# Kibbles to STAY AWAY from?



## Big Bad Bear (May 23, 2021)

Hey there,

I am looking for Kibble brands that are just not good for German Shepherds / not good companies at all. I am currently feeding my GSD the Fromm kibble, and while it has been great, I believe Bear is starting to develop a chicken allergy. 

After an at home allergy test (obviously not 100% accurate) it started to make sense. 

So I am going in search of more kibbles to test out on him!

Any kibbles to stay clear of would be great! 

Thanks!
David & Bear


----------



## LuvShepherds (May 27, 2012)

Fromm is good. They have chicken free kibble.


----------



## Big Bad Bear (May 23, 2021)

LuvShepherds said:


> Fromm is good. They have chicken free kibble.

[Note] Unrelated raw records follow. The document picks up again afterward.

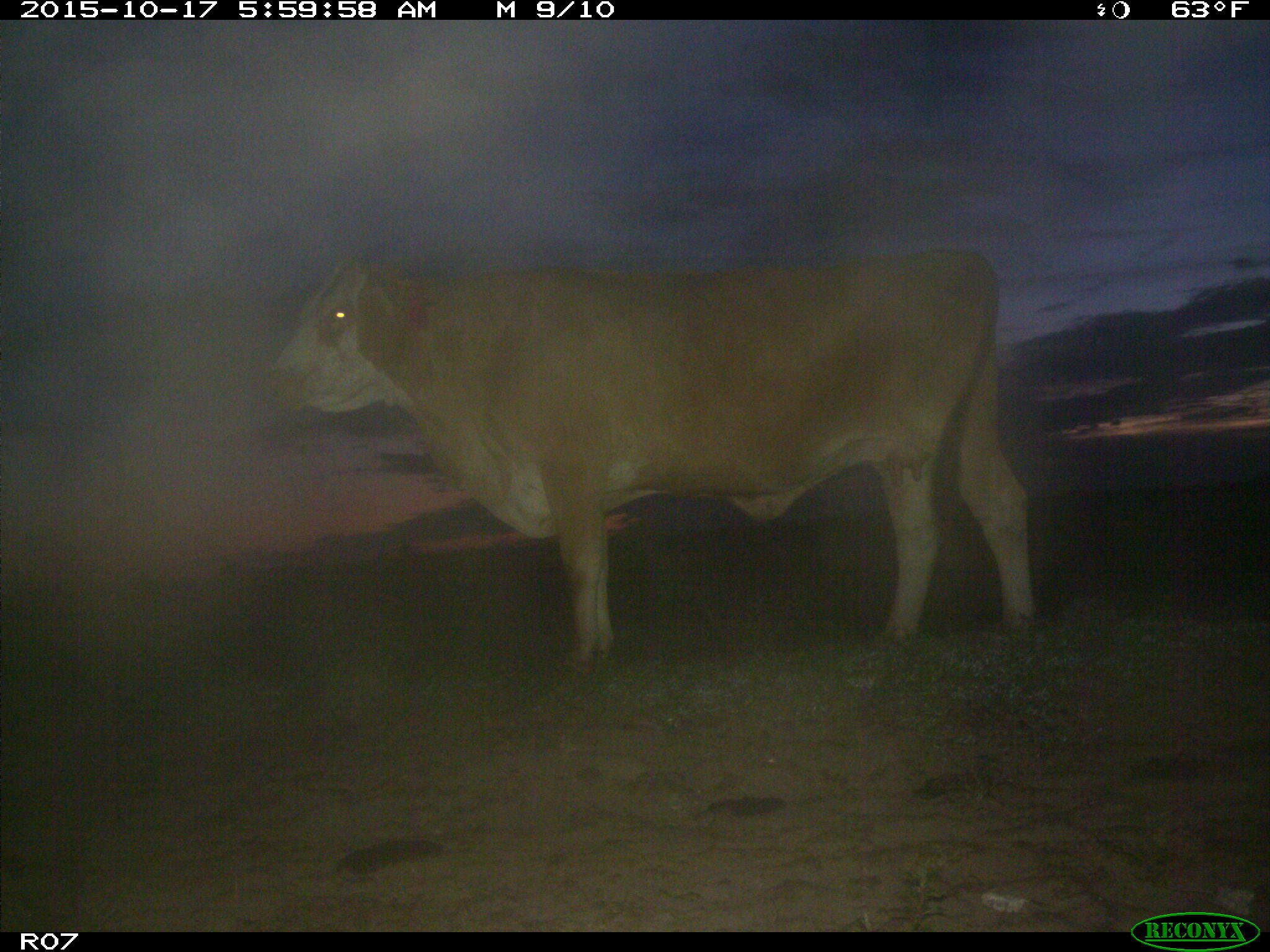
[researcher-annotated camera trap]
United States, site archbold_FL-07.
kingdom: Animalia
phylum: Chordata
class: Mammalia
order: Artiodactyla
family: Bovidae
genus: Bos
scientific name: Bos taurus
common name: domestic cow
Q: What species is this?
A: Bos taurus (domestic cow).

Thanks! Yes, I see they have a tonne of different varieties on a different line, but I want to know what else people are using / what should people stay away from too


----------



## LuvShepherds (May 27, 2012)

My dog has a chicken allergy and was on Fromm Salmon a,la veg and a few other flavors of Fromm for a while. I rotated them. Eventually he had to switch to a prescription diet.


----------



## Rabidwolfie (Apr 9, 2021)

Almost all Grain Frees until they figure out the connection between those and heart problems.


----------



## Magwart (Jul 8, 2012)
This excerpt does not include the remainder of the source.